‘It’s Possible to Prevent the Next Attack’: Terror Victims Praise New Knesset Law
Jerusalem, 7 November, 2024 (TPS) -- For Meirav Hajaj, a new law passed by the Knesset on Thursday offers hope that future terror attacks — such as the truck-ramming that killed her daughter Shir — can be prevented.
“This is an extremely important law as far as my husband and I are concerned,” Hajaj told The Press Service of Israel. “We believe that it’s possible to prevent the next attack and that terror attacks are by no means a given.”
She was reacting to a law passed by the Knesset on Thursday that authorizes the Interior Minister to expel the relatives of terrorists if they knew of and supported the attack. Relatives would be barred from returning for 7-20 years depending on various factors. Lawmakers also approved a related bill strengthening the ability of authorities to detain minors who carry out terror attacks.
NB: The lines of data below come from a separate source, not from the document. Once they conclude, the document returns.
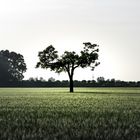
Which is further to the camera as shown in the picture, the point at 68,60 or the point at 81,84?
the point at 81,84

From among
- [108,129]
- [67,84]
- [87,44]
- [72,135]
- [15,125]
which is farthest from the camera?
[67,84]

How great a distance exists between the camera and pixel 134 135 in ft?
29.4

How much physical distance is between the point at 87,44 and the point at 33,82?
328 ft

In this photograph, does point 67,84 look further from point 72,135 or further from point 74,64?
point 72,135

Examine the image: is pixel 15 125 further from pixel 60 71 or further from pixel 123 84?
pixel 123 84

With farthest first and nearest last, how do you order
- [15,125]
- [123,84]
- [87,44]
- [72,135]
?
1. [123,84]
2. [87,44]
3. [15,125]
4. [72,135]

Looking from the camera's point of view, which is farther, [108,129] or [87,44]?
[87,44]

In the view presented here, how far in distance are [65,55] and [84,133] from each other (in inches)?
3474

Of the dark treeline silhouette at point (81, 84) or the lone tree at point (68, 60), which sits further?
the dark treeline silhouette at point (81, 84)

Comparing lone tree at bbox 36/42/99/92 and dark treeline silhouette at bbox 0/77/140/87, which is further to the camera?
dark treeline silhouette at bbox 0/77/140/87

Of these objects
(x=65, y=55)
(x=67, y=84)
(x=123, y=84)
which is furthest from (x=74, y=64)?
(x=67, y=84)

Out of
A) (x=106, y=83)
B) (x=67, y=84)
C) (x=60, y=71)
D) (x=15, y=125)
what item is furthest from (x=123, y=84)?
(x=15, y=125)

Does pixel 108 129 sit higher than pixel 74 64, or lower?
lower

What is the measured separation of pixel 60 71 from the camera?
97.8 meters
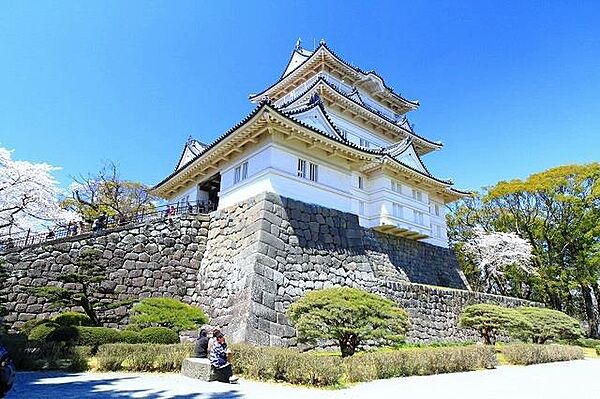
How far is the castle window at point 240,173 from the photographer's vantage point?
1680 cm

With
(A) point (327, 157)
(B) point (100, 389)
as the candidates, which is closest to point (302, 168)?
(A) point (327, 157)

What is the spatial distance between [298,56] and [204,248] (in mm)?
18548

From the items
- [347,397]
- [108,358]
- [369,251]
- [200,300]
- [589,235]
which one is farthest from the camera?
[589,235]

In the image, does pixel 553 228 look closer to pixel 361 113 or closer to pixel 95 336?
pixel 361 113

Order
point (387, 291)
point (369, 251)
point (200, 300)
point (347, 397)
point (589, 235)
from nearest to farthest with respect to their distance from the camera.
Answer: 1. point (347, 397)
2. point (200, 300)
3. point (387, 291)
4. point (369, 251)
5. point (589, 235)

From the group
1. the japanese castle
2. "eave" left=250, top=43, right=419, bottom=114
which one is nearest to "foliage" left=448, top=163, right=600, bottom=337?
the japanese castle

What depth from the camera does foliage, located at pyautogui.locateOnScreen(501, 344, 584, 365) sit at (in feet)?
40.9

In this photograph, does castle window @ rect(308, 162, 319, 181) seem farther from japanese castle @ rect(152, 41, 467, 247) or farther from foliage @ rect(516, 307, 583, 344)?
foliage @ rect(516, 307, 583, 344)

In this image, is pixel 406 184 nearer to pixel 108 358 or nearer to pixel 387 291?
pixel 387 291

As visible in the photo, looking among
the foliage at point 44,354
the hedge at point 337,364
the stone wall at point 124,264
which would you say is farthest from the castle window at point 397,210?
the foliage at point 44,354

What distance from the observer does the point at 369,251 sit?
19734 mm

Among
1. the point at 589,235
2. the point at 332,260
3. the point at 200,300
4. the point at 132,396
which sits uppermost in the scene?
the point at 589,235

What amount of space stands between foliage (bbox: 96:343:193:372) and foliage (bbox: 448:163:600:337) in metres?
29.0

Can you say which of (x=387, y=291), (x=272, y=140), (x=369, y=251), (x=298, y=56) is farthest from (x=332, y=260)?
(x=298, y=56)
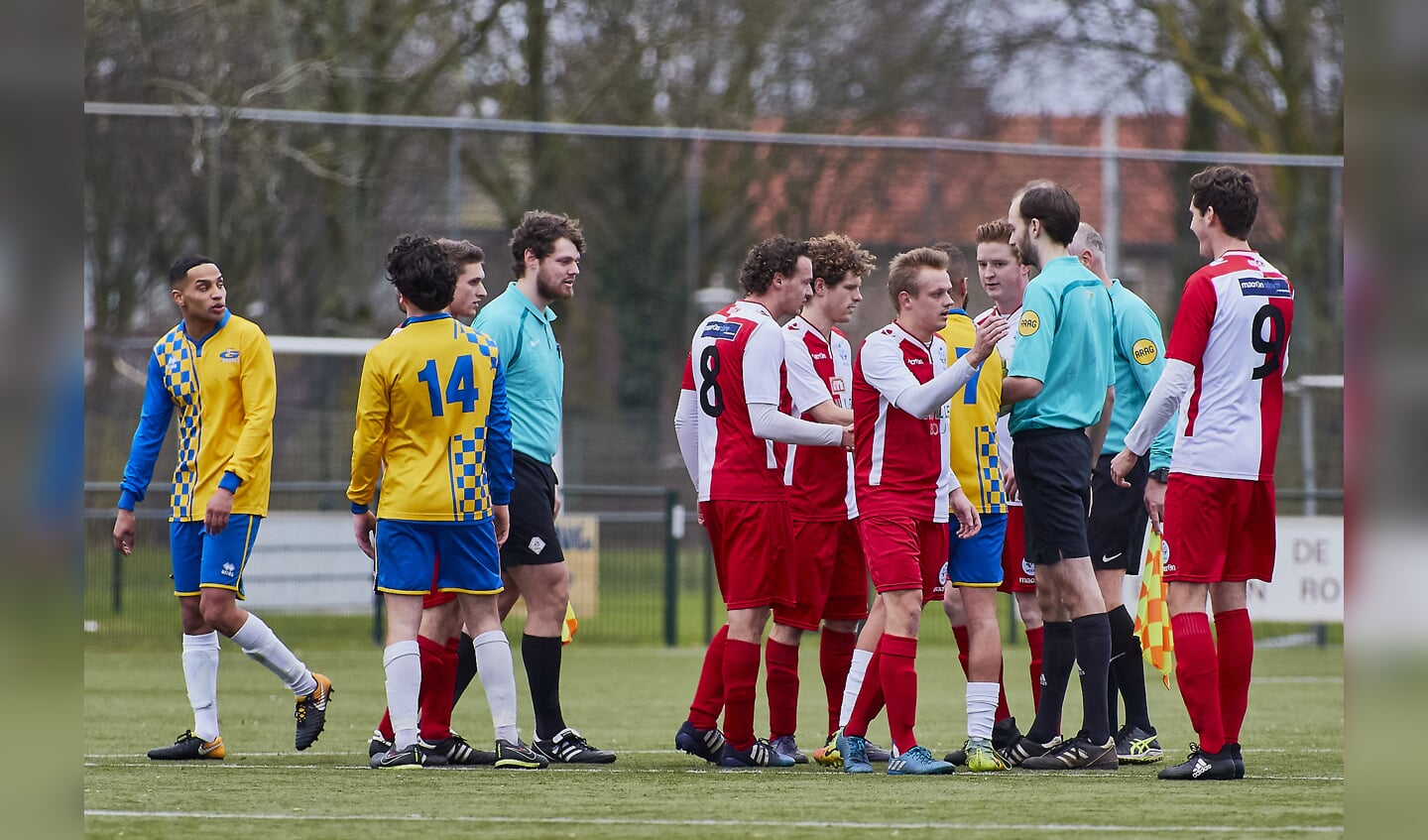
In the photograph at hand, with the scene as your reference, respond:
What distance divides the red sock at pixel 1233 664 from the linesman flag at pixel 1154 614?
1835 mm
Hajaj’s 22-year-old daughter and three others were killed when an Israeli-Arab deliberately rammed his truck into a group of soldiers. Another 17 people were injured.
“We need effective steps to prevent more attacks,” Hajaj continues, “and this law is one of them. We’re very happy about this development, but we also hope to see the death penalty reinstated, and the demolition of the homes of Israeli citizens who commit terror attacks.”
According to legal expert Lt. Col. (res.) Maurice Hirsch, the Director of the Initiative for Palestinian Authority Accountability and Reform in the Jerusalem Center for Security and Foreign Affairs, terror attacks are often supported by the local Israeli-Arab community and even raise the family’s social status.
“Once someone has a family member who commits a terror act it not only enriches them because of the payments that they receive from the Palestinian Authority, it also enhances their status in society,” he told TPS-IL. These payments are part of the Palestinian Authority’s practice of providing monthly stipends to the families of terrorists who carry out attacks. The PA makes Israeli-Arabs eligible to receive to receive the stipends.
“There are two bases for expulsion according to the new law,” Hirsch said. “The first is that [the family member] knew of the attack and didn’t report it beforehand, and the second is that they either glorified the attack or carried out incitement to cause more attacks.”
The law’s legal justification stems from the implications of the family members’ terror support. “Those are considered acts that are a show of disloyalty to the country,” Hirsch said. “That’s important because one of the justifications of canceling citizenship is carrying out acts that are against or disloyal to the country.”
The law, however, doesn’t go as far as stripping terror-supporting family members of their citizenship.
“This law doesn’t require stripping someone of their citizenship, it just says we’re not willing to entertain you here as part of our society… Instead of you enjoying the raised social status that you would enjoy otherwise,” Hirsch said.
Leaving family members with citizenship allows them to travel abroad, “Just not in Israel,” Hisch explained.
“The goal is cutting the legs off of the motivating factors for acts of terrorism,” he added.